General Stanley McChrystal, the most senior military commander in Afghanistan, was summoned to the White House in 2010 and sacked by President Obama following a candid interview in Rolling Stone magazine. What does this demonstrate? Well, one conclusion is all is well. Here is proof that the military is subordinate to politics, just what a healthy democracy needs. Another conclusion is they are both subordinate to the media. This is also probably healthy also. Journalists got the President sacked in the Watergate scandal. Rolling Stone Magazine are probably very happy though. It’s a triumphal moment for the leading counter cultural monthly to take a general’s scalp.
What did General McChrystal do wrong? Is it really news that a bunch of soldiers when relaxing in a bar bitch about politicians? Is the public really shocked? There has been a scene like that in almost every war movie. It’s so commonplace that it can’t be news. A soldier fighting a war thinks the politicians on the other side of the world are out of touch. That’s such a cliche…

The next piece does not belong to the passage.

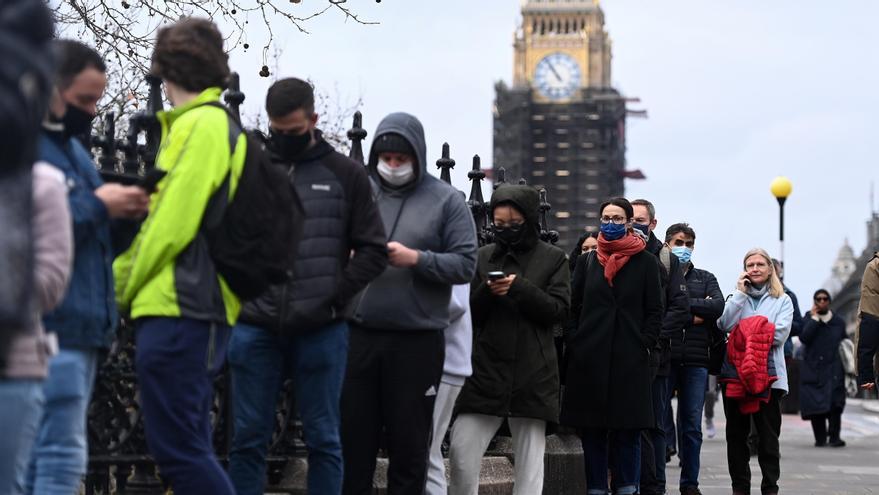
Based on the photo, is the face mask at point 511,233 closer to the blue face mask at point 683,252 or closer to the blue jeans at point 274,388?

So what did he do wrong? This was a catatactic blunder. It was a level confusion, a breaching of the barrier between the private man and the public role. In this case, the individual is on level one and the public office is the meta-level above it. There is no problem with an individual having those thoughts. There is a problem with the leader of the armed forces disagreeing with the President in public. Rolling Stone is also guilty here. General McChrystal did not call a press conference and announce to the world his misgivings. His aides were making in appropriate jokes getting drunk in a bar in Paris. We have all done that. It was Rolling Stone who took it across the barrier from the private to the public.
You may say it is foolish to air your true feelings when there is a journalist lurking around. Its only a small step from there to believing that public officials should routinely lie to the press. That is not a good result. The real fault lies with us – the reading public – and the need to view the category of ‘public role’ as more important than the human one. Surely this was a case where the context of the comments was a vitally import qualifying factor. They got ignored as the categorisation process crossed the catataxic boundary between the human level and the public level.